History of Public Interest Litigation:
The last two decades have witnessed the conceptualization of Public Interest Litigation in India. Through it the courts (High Court and Supreme Court) have acquired the power to grant justice to people on humanitarian grounds. It has ensured access to justice for the deprived, under-privileged and neglected segments of the society. Various public spirited persons and NGO’s have approached the court of law through this resort.
Section 32 of the Indian Constitution conferred a right upon every aggrieved individual to move to the Supreme Court or High Court directly on infringement of his fundamental right. However, Justice P.N. Bhagwati and Justice Krishna Ayyer , acknowledged that any individual or organization can approach the Supreme Court if any act is done contrary to the public interest.
Meaning of Public Interest Litigation
According to the Black law dictionary “Public Interest Litigation means a legal action initiated in a court of law for the enforcement of public interest or general interest in which the public or class of the community have pecuniary interest or some interest by which their legal rights or liabilities are affected.” Thus a PIL has following elements:
1. it is a legal action
2. Initiated in a court of law
3. for interest of people
The PIL has given right to the under privileged to voice against the injustice done to them. In past the Supreme Court has considered complaints, newspaper reports and credible letters sufficient evidence for initiating proceedings. The court has empowered even third parties (who have no self interest in the matter) to file such litigation.

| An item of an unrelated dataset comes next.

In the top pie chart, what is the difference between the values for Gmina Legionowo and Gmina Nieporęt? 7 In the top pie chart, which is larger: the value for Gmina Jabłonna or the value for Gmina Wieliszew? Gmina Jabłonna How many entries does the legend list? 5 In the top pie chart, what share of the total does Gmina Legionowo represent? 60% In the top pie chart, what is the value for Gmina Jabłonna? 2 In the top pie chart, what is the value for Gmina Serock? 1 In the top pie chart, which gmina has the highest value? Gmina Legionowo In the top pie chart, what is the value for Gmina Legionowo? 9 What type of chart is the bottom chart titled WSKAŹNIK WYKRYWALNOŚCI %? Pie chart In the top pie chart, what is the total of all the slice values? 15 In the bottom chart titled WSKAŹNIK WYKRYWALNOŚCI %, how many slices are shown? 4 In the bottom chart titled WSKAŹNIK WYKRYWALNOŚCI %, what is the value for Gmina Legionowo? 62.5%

However the shield for public protection is misused by people as a sword for personal benefit. Organizations file cases under this ambit to evade heavy court fee. Sometimes people file such litigation to pursue their political ambitions. There have been instances of frivolous PIL like to rename India “Hindustan,” rename the Arabian Sea “Sindhu Sagar,” ban vastu, reiki, feng shui, tarot, palmistry, zodiac signs etc and replace the national anthem for one offered by the petitioner.
It has also infuriated the fight between the three organs of the state( executive, legislature and the judiciary). On one hand the judges like Justice S.B. Sinha advocates the importance of judge-made law on the other hand judges like Justice Markandeya Katju emphasis the importance of self restraint on judiciary. Some jurists have opined that judicial activism has now turned into judicial terrorism. It is alleged that about 20% of judges are corrupt. Thus Judicial Accountability is yet another concern in this regard.
The judiciary is also heavily condemned on absence of adversarial trial in PIL’s. Dr. Upendra Baxi has criticized that decisions in Bhopal Tragedy Case, WTO accession and Narmada Dame were dominated by the influence of the global economic elites on the Indian Judiciary. It is criticized that since there is no cross examination litigants may give inaccurate information to the court. The PIL’s are given predominance over the existing cases by the courts. Thus if there is a false or irrelevant allegation, it would be detrimental to the interests of many people. Recently a PIL was filed by a former MP M Narayana Reddy seeking direction to the Andhra Pradesh Speaker to decide on the resignation of over 139 legislators. The SC out rightly rejected his claim saying he had no locus standi on the issue.
Further it is a grave concern that there is no mechanism by which the court can check the effective implementation of its decision. In Vishaka v. State of Rajasthan, the SC had laid broad guidelines on sexual harassment but till date these guidelines have not been legislated.
Judicial Activism has benefited a considerable number of people. In cases like Sunil Batra, Sheela Barse, Charles Shoobraj, DK Basu and Hussainara Khatoon, Supreme Court took a revolutionary step to safeguard the rights of the accused. Similarly in MC Mehta and Vishaka Case the court evolved directions to protect public interests. The objective of PIL was to over-reach every section of society sadly the same is not happening.
The Supreme Court records state that only 0.4% cases filed in the SC involve PIL. One hand the data reveals that PIL cases don’t hamper the normal working of the courts, on the other hand it shows that from the millions of letters send by ordinary people are neglected and only those through formal channel are entertained. Most of the cases relate environmental concerns, child labor and caste disabilities. There has been significant increase in cases filed by advantaged class ( 57.9% in 1961-1989 to 73.3% in 2000-2008) where as there is a decrease in that filed by the disadvantaged social class ( 71.4% in 1961 -1989 to 47.2 in 2000-2008).
I have personally met the victims of Bhopal Gas Tragedy. They write thousands of letters each day hoping that it would be entertained as a Public Interest Litigation. Their letters are till now unnoticed. It is disgrace that the benefits of P.I.L are not reaching the people for whom it was coined. Although the courts have been instrumental in protecting rights of people. There is a duty vested upon individuals too, lodging of frivolous complaints must be discouraged.